(Beginning of EXCERPT)

I'd call this a bad practice.
First, you really don't have a great amount of disaster recovery. Sure, you
may be able to back up the tail of the log if it fails before you do the
truncate, but what happens if it occurs 5 minutes after you truncate it?
Also, constantly shrinking the physical file and letting it grow again can
lead to on-disk fragmentation. You're better off keeping it a fixed size.
Personally, if nothing else I'd do at least ONE transaction log backup a day
(ideally more) and eliminate the truncate. This alone will make your DR
plans easier.

(End of EXCERPT)

REQUIREMENT —
Answer these questions about the excerpt on transaction log truncation:
1. What kind of fragmentation can come from repeatedly shrinking the physical file and letting it grow again?
2. At what size does the excerpt say the file is better kept?
3. What is the minimum number of transaction log backups a day the excerpt suggests?
The listing after this excerpt is separate material.

(Beginning of RAW DATA)

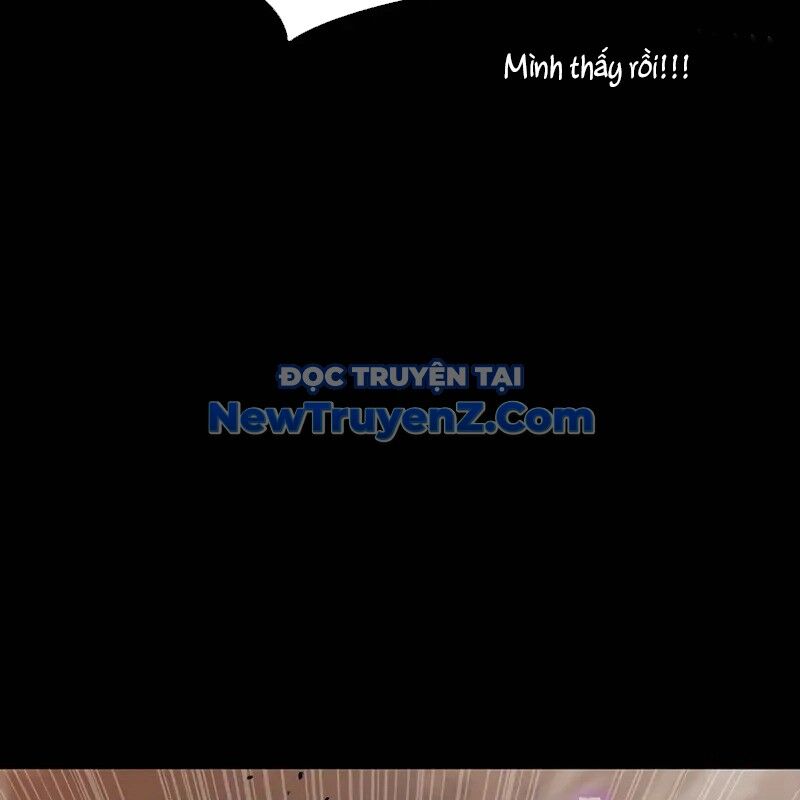 Người Chơi Thiết Thụ [Chap 78-89] - Page 190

(End of RAW DATA)

ANSWER FOR THIS EXERCISE —
1. On-disk fragmentation.
2. A fixed size.
3. One.